Présentation de l’appareil respiratoire

L’air entre par le nez ou par la bouche.

Il traverse ensuite le pharynx (haut de la gorge) puis le larynx (pomme d’adam) et atteint l’épiglotte, une petite valve, qui empêche l’air, la nourriture et les boissons de passer dans la mauvaise voie.

Il passe alors dans la trachée qui est divisée en bronches puis en bronchioles.

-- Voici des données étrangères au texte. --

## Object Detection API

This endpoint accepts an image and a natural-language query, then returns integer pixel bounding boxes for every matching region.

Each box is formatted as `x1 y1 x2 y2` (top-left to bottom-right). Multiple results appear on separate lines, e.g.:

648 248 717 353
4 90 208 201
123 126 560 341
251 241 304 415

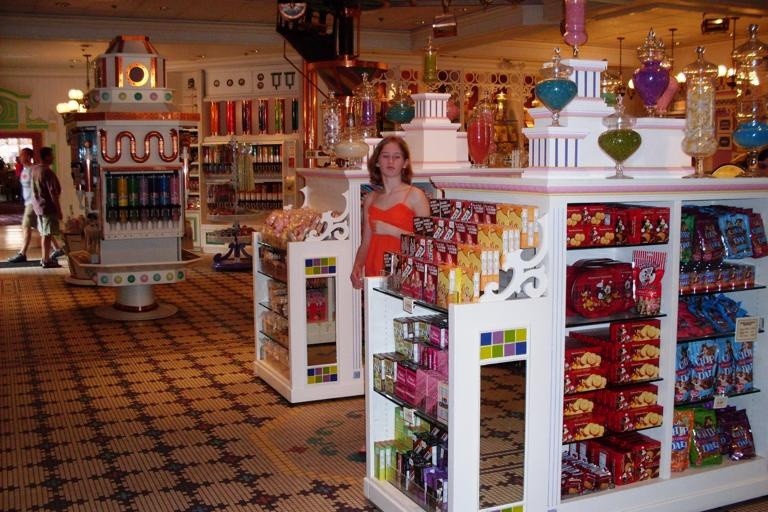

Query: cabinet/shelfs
245 160 365 404
195 65 307 259
359 173 767 512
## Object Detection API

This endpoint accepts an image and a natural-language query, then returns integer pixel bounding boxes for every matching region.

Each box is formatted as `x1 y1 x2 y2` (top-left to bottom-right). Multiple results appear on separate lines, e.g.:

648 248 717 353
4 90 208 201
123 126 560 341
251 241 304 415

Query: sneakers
7 252 26 263
50 249 65 258
42 258 62 268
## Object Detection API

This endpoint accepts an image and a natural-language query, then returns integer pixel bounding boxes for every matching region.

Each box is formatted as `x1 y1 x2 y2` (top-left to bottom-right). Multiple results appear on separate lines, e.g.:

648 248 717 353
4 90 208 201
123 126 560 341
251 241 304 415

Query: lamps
54 59 88 121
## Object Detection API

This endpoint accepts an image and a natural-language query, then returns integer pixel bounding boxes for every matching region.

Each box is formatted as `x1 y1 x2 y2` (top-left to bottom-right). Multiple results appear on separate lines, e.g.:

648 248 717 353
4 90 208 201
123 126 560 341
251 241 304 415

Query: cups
478 109 494 167
467 119 490 169
475 121 490 163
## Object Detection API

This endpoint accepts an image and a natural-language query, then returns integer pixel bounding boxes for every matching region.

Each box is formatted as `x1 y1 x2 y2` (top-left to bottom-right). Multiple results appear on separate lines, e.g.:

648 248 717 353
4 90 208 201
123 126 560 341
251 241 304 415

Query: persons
7 148 65 262
350 136 431 289
31 147 63 268
14 157 23 180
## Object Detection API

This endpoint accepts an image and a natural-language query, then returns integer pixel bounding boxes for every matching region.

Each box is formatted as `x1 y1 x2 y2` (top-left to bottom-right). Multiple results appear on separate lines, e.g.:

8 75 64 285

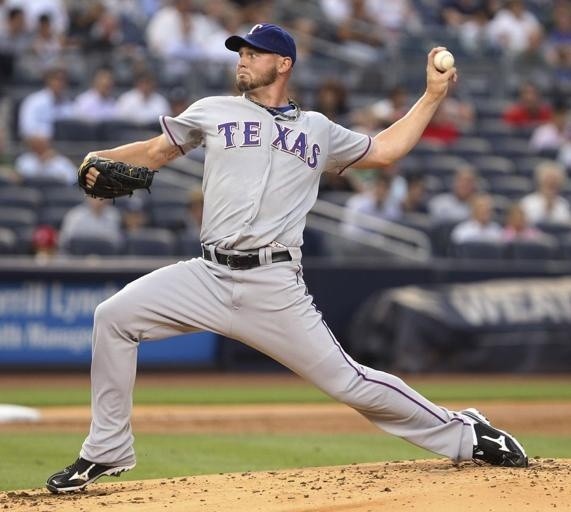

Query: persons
48 23 529 495
1 1 571 253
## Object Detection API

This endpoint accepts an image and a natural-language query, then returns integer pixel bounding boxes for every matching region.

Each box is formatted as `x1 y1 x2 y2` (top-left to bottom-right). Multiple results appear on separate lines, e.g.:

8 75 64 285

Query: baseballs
434 51 454 72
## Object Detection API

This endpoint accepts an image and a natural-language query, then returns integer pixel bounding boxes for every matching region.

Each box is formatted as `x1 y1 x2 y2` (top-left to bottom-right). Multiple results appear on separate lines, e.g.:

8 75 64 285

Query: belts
201 250 292 270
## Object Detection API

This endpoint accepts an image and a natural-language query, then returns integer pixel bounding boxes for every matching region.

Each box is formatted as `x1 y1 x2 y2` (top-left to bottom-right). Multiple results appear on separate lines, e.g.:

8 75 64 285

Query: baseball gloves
78 156 155 202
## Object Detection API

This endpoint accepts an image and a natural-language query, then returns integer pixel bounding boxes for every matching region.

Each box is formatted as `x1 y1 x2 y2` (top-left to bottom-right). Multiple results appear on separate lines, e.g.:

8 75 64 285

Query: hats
225 23 296 63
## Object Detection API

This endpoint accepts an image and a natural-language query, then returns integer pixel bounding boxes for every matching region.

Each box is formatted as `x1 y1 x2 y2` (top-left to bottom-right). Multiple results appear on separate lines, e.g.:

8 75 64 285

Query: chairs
0 27 571 257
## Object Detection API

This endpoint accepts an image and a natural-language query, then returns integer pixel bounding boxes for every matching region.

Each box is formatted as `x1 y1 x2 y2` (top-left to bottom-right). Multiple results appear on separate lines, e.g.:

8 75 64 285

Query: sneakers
458 407 528 467
46 457 137 494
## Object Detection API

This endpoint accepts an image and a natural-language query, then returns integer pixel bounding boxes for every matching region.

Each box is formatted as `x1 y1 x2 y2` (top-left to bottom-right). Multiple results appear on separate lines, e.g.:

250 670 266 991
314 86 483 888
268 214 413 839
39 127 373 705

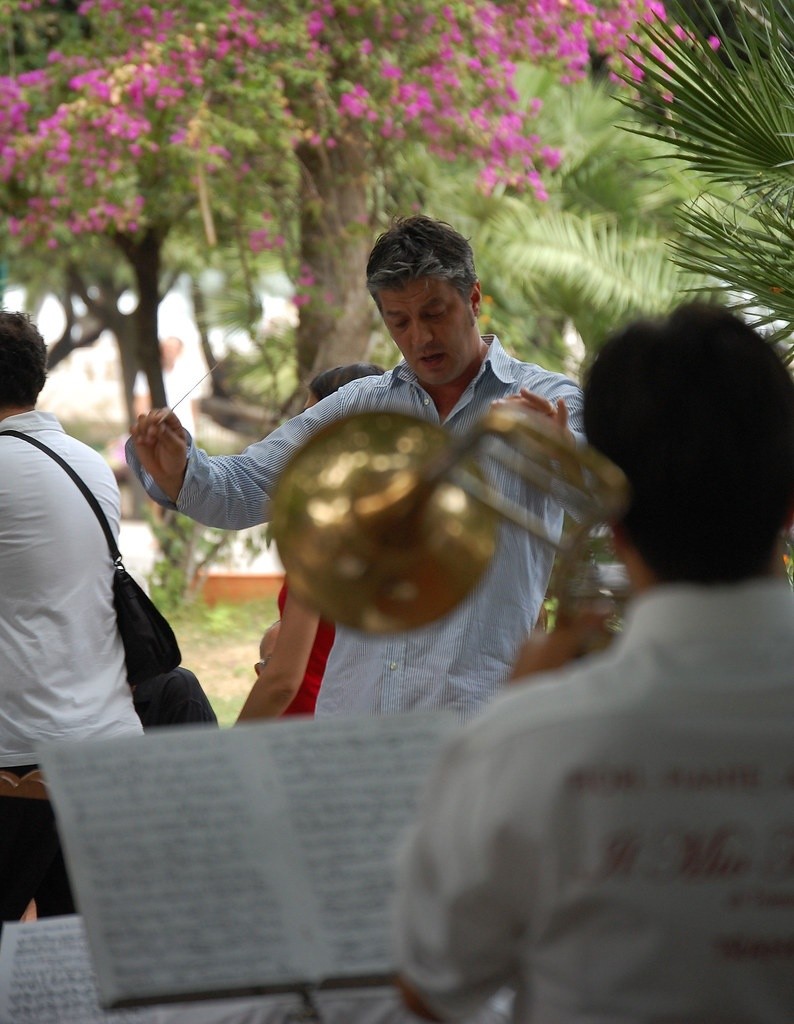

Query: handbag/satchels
111 562 222 728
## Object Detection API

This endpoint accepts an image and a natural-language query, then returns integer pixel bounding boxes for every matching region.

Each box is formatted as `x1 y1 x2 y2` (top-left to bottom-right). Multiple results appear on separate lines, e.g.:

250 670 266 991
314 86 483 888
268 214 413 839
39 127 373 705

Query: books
0 709 512 1024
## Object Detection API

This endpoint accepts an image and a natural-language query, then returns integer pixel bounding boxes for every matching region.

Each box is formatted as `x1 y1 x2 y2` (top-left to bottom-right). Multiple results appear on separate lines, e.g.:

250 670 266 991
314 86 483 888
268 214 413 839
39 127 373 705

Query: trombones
264 396 630 657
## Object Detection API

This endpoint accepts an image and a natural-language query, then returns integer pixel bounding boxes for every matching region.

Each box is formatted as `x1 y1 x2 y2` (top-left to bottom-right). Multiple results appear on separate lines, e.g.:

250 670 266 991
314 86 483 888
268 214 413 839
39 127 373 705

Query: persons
388 300 794 1024
125 213 589 726
0 311 220 947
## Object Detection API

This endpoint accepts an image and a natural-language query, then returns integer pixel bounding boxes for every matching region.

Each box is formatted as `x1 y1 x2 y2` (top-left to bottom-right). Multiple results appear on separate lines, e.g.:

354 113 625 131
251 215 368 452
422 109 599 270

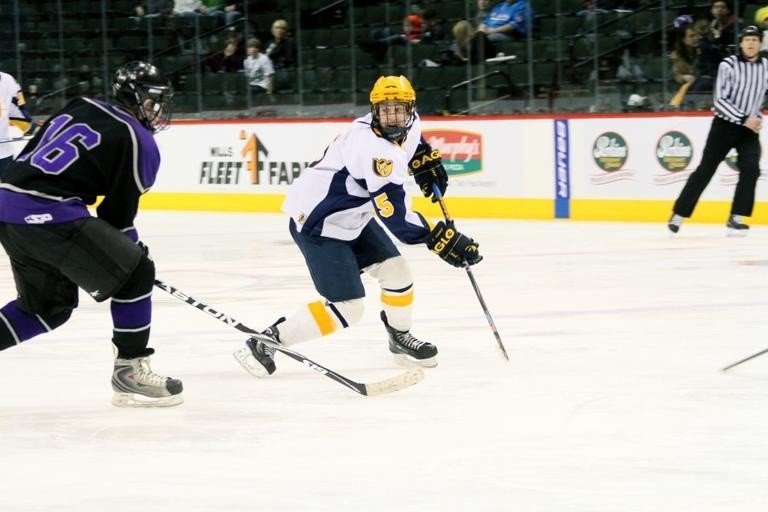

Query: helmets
113 61 174 135
368 74 417 142
739 24 763 40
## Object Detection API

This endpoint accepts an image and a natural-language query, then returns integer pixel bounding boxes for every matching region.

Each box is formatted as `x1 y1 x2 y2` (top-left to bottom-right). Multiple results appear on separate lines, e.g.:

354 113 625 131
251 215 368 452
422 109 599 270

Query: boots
245 316 286 375
111 338 183 398
381 311 438 359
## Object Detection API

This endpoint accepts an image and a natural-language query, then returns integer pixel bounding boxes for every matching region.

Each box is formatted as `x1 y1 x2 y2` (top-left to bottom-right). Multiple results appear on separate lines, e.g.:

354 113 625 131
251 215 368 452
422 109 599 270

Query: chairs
0 1 767 119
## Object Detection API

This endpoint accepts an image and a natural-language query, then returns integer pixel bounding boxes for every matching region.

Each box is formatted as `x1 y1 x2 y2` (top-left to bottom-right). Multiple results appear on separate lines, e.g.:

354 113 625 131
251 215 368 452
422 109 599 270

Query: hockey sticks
154 282 424 395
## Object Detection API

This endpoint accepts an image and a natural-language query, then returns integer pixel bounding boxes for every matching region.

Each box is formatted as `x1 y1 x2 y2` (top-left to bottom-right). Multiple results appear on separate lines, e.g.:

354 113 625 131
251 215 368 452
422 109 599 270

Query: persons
0 61 182 398
0 72 46 177
668 25 768 232
246 74 483 375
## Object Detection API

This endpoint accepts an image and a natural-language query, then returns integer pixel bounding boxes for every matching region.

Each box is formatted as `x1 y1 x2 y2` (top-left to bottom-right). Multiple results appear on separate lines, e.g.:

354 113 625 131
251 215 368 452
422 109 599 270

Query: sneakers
727 214 749 230
669 211 684 232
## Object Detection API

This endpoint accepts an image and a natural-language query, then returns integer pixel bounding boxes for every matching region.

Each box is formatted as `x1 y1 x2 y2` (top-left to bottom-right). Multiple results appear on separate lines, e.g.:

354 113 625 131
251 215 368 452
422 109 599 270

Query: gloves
424 221 483 268
409 143 448 203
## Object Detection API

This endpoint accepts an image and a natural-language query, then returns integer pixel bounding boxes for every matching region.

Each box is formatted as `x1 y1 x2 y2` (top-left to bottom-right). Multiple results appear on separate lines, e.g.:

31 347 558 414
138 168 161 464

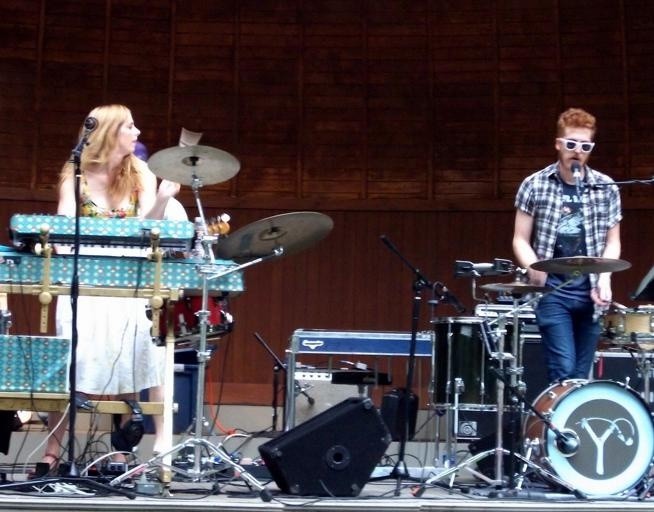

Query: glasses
556 138 595 153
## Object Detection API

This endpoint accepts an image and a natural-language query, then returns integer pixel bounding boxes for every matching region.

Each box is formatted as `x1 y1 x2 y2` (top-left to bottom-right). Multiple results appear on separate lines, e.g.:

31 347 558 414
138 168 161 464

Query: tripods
0 139 139 500
93 187 276 503
368 278 469 495
411 314 588 501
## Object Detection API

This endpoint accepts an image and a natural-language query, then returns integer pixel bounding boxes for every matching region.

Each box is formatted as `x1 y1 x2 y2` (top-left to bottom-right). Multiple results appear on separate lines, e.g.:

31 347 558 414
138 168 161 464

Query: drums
430 313 523 415
604 305 654 353
144 287 235 346
592 346 654 409
522 376 654 501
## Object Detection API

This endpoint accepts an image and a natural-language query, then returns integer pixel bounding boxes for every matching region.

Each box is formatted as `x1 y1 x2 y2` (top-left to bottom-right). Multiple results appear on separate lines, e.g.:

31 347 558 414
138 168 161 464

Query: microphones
438 281 467 313
569 162 585 196
84 116 99 129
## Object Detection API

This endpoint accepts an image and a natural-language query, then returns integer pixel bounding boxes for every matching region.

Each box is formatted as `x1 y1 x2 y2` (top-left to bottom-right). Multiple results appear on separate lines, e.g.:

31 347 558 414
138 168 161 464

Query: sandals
28 453 59 479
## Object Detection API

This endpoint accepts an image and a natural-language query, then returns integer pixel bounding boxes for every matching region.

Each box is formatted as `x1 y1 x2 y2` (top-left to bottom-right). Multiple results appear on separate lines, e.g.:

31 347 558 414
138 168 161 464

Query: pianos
0 245 245 300
11 212 197 250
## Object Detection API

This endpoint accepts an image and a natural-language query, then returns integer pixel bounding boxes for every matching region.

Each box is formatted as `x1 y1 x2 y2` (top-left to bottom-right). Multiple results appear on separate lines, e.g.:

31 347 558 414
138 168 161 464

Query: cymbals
148 144 241 187
530 255 632 276
481 281 551 297
217 211 334 259
632 264 654 298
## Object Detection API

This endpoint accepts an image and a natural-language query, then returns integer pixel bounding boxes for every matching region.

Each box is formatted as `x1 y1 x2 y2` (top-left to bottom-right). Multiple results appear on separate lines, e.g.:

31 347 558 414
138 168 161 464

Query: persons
111 140 205 463
27 103 181 486
511 107 623 386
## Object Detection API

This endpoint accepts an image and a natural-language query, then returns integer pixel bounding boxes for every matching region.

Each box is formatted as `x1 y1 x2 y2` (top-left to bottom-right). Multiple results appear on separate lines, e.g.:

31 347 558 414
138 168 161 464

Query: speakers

Au bout des bronchioles, on trouve de miniscules sacs pulmonaires : les alvéoles. L’oxygène entre dans le sang par les alvéoles.

Dans le sang, les globules rouges transportent l’oxygène pour les libérer dans le corps. Une fois l’oxygène libéré, les globules rouges capturent un gaz, le gaz carbonique, que le corps rejète pendant l’expiration.

Comment mesurer le souffle ?

La première mesure du souffle est celle que le patient peut faire en constatant pour quel niveau d’activité apparaît la gêne: marche à plat, au troisième étage d’un escalier, en courant.

Les appareils qui permettent de mesurer le souffle avec précision se trouvent soit chez les pneumologues soit dans les consultations hospitalières. Ils permettent de mesurer les volumes que les poumons peuvent déplacer, la force des muscles respiratoires, la capacité d’échange des alvéoles, la gêne au passage dans les bronches.

Il est aussi possible de savoir si les poumons comportent des parties qui ne servent pas normalement aux échanges.

On peut mesurer la quantité d’oxygène ou de gaz carbonique dans le sang.

On peut aussi apprécier plus simplement le souffle (avec moins de précision) avec le débit-mètre de pointe ou peak-flow ; c’est un petit appareil peu coûteux que chaque personne peut avoir sur soi et qui permet de surveiller l’évolution de son souffle facilement. Il est très utile surtout quand il peut y avoir des variations rapides et éventuellement dangereuses (asthme sévère par exemple).

Parmi les examens disponibles pour étudier les causes de l’essoufflement, il faut faire une place à part à l’épreuve d’effort. Elle nécessite une installation compliquée mais permet néanmoins d’étudier avec précision comment l’organisme s’adapte à l’exercice du point de vue cardiaque, respiratoire et musculaire.

Les moyens de défense

La première défense se trouve dans les cavités nasales où l’air est filtré, humidifié et réchauffé.

Ensuite intervient un système très efficace : le tapis muco-ciliaire. Les cellules qui recouvrent les voies respiratoires produisent un mucus qui les recouvre d’une fine couche ; ce mucus est remonté vers le nez et la bouche par des cils microscopiques qui battent en permanence et assurent un nettoyage très efficace.

Enfin, on trouve avec les cellules qui recouvrent les muqueuses et les alvéoles des cellules chargées de la défense contre les microbes et les virus soit en fabriquant des anticorps soit en les détruisant.

Bien sûr, la qualité du système immunitaire est une barrière importante des moyens de défense de l’organisme en général et de l’appareil respiratoire.